The presence of in-ear burn marks is similarly curious. Even if the adapter just decided that a stray blob-o’-solder was going to be directly bridging 230VAC to the +5v USB line, there are a lot of delicate little ICs waiting to pop and die at the first whiff of overvoltage, a lot of little traces that definitely aren’t there to carry power, and then the headphones themselves, which in almost any model, have a lot of plastic surrounding the guts, for comfort and durability, and a little coil of magnet wire that would beg for mercy at a watt or two…
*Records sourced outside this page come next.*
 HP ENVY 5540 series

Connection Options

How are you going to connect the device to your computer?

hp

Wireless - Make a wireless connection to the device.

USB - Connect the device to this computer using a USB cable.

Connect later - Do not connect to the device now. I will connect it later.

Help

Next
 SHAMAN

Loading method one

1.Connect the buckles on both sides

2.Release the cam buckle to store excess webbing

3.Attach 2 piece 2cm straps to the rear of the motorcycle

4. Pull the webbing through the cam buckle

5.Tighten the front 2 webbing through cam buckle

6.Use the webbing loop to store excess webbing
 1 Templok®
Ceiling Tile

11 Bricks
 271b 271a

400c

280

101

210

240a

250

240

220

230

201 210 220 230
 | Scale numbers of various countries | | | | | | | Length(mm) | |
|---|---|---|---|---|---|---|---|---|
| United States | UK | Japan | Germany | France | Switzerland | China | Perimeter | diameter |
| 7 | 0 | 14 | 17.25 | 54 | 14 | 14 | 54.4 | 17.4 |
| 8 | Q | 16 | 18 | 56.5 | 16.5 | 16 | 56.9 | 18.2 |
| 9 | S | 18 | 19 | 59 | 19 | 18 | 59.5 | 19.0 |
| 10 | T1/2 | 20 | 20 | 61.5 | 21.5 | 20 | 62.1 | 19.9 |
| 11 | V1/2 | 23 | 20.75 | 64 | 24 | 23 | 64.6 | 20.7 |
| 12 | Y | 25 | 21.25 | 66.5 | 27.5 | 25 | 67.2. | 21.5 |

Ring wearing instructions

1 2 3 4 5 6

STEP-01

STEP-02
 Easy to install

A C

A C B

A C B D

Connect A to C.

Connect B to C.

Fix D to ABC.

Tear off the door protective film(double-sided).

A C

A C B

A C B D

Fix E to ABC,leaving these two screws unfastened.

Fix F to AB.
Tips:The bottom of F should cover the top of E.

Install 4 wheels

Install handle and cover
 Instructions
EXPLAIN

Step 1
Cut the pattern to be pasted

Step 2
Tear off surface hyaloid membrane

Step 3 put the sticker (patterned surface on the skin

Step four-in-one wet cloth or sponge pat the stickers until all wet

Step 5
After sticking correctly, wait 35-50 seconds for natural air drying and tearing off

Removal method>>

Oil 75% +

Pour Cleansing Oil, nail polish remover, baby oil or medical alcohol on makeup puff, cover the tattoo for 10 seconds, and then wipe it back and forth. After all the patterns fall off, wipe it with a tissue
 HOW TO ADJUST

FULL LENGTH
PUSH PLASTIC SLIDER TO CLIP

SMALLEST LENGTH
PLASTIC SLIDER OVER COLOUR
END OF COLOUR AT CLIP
In terms of lethal electrocution, all it takes is having your heart set aflutter in just the wrong way, which is unlikely but can happen at very modest power levels; but inflicting visible burns is talking nontrivial power.
The USA has 120 volts at 60 cycles per second delivering 15 amps to a standard wall socket. Calculating with Watt’s Law, that’s max power 1800 watts before a breaker trips off.
Australia & New Zealand, though, have 240 VAC 50 HZ at 10 amps. That’s 2400 watts…
I don’t mind being hit with US house current, I normally test 120vac wires by touching them. But 240 volts is very uncomfortable, even on a dry fingertip. I’d hate to have it run through my relatively ■■■■■ earholes!
TV article about it last night showed the burned interior of the USB adapter. Also the adapter was an illegally imported after-market device. The cheapest you can get. It lacked features which are specifically required for mains powered devices in this country.
10A is only the rated current on a single GPO. The cable feeding that GPO will be rated at 15A but will easily carry more. The breaker feeding that circuit will be set to trip at 20 or 30A. In modern homes there is an RCD on power circuits but the cheap mains adapter in this case didn’t have an earth pin.
This looks like she was really unlucky. Connected to a dodgy mains device and a well earthed laptop.